Qu'il ne soit point parlé de votre miséricorde, ô Vierge bienheureuse, s'il se trouve un seul homme qui se rappelle vous avoir invoquée en vain dans ses besoins. Pour ce qui est de toutes vos autres vertus, ô vous dont nous sommes les humbles serviteurs, nous vous en félicitons pour vous-même, mais pour ce qui est de celle-ci, c'est nous que nous en félicitons. Nous avons des louanges à donner à votre virginité, et nous tâchons d'imiter votre humilité; mais ce qui charme tout particulièrement des malheureux comme nous, c'est la miséricorde; ce que nous embrassons plus étroitement, ce que nous invoquons le plus souvent, est la miséricorde. C'est elle, en effet, qui a obtenu la réparation de l'univers entier, et le salut de tous les hommes, car on ne peut douter qu'elle n'ait songé avec sollicitude à tout le genre humain à la fois, la femme à qui il fut dit : "Ne craignez ô Marie, vous avez trouvé la grâce (Luc. I, 39)", que vous cherchiez sans doute. Qui donc, ô femme bénie, pourra mesurer la longueur, et la largeur, la sublimité et la profondeur, de votre miséricorde? Sa longueur : elle secourt jusqu'à son dernier jour celui qui l'invoque. Sa largeur : elle remplit si bien la terre entière, qu'on peut dire de vous aussi que la terre est pleine de votre miséricorde. Quant à sa sublimité et à sa profondeur, elle s'élève, d'un côté, à la restauration de la cité céleste, et de l'autre, elle apporte la rédemption à tous ceux qui sont assis dans les ténèbres, à l'ombre de la mort. En effet, c'est pour vous, ô Vierge, que le ciel s'est rempli, et que l'enfer s'est vidé, que les brèches de la céleste Jérusalem se sont relevées, et que la vie a été rendue aux malheureux hommes qui l'avaient perdue et qui l'attendaient. Voilà comment votre toute puissante et toute bonne charité abonde, en sentiments de compassion, et en désirs de venir à notre secours, aussi riche en compassion qu'en assistance.

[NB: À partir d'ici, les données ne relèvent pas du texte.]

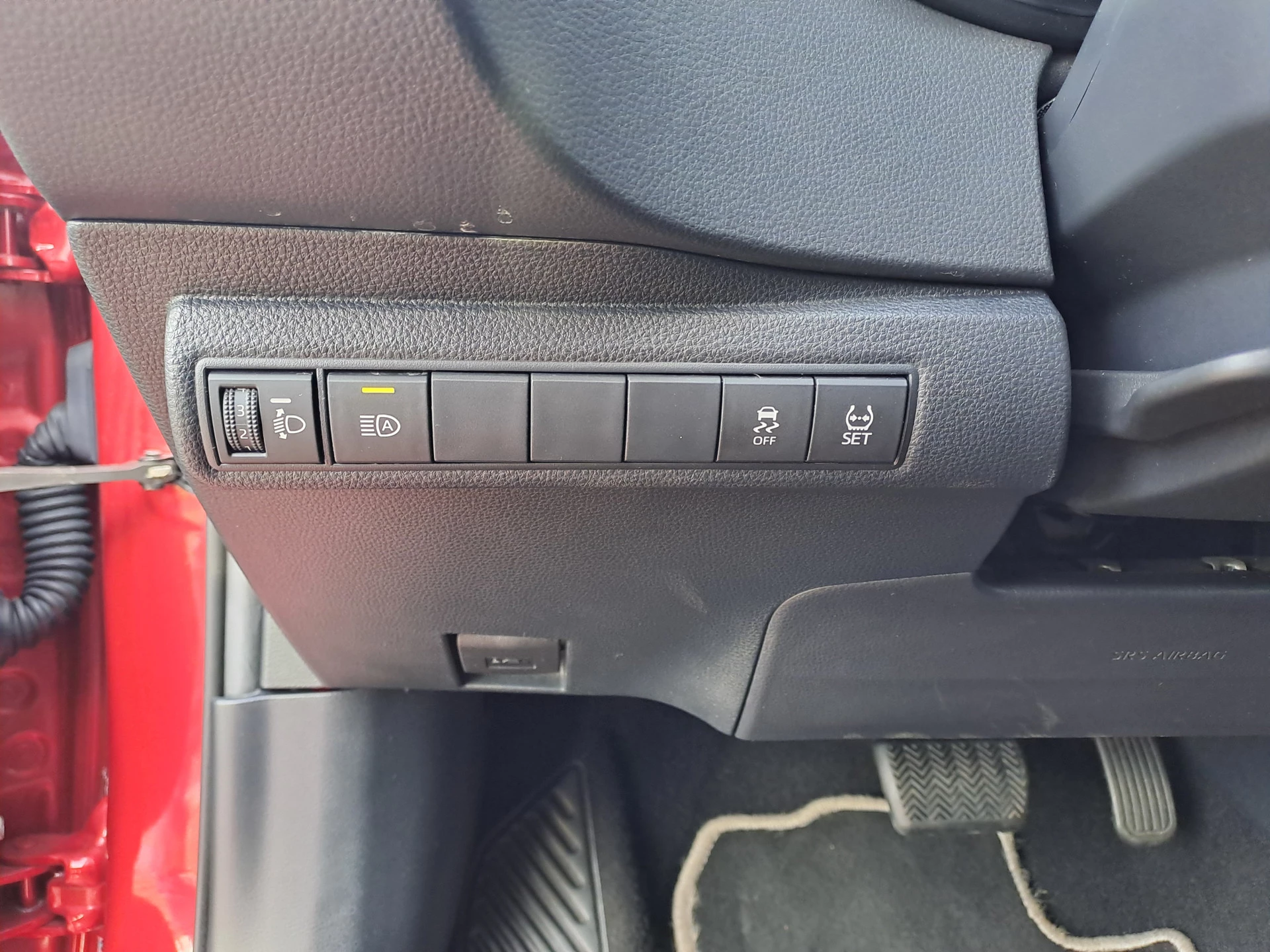 Hoofdafbeelding Toyota Corolla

Aussi, que notre âme, dévorée des ardeurs de la soif, vole à cette fontaine, que notre misère recoure avec sollicitude à ce comble de miséricorde. Tels sont les vœux dont nous vous accompagnons autant que nous le pouvons, à votre retour vers votre fils, et dont nous grossissons de loin votre cortège, ô Vierge bénie. Que désormais votre bonté ait à cœur de faire connaître au monde la grâce que vous avez trouvée devant Dieu, en obtenant, par vos prières, le pardon pour les pécheurs, la guérison pour les malades, la force pour les cœurs faibles, la consolation pour les affligés, du secours pour ceux qui sont en péril, et la délivrance pour les saints. Que, dans ce jour de fête et de joie, ô Marie, reine de clémence, vos petits serviteurs qui invoqueront votre très-doux nom obtiennent les dons de la grâce de Jésus-Christ votre fils, Notre-Seigneur qui est le Dieu béni par dessus tout, dans les siècles des siècles. Ainsi soit-il.
Fin du 4e sermon de saint Bernard pour la fête de l’Assomption.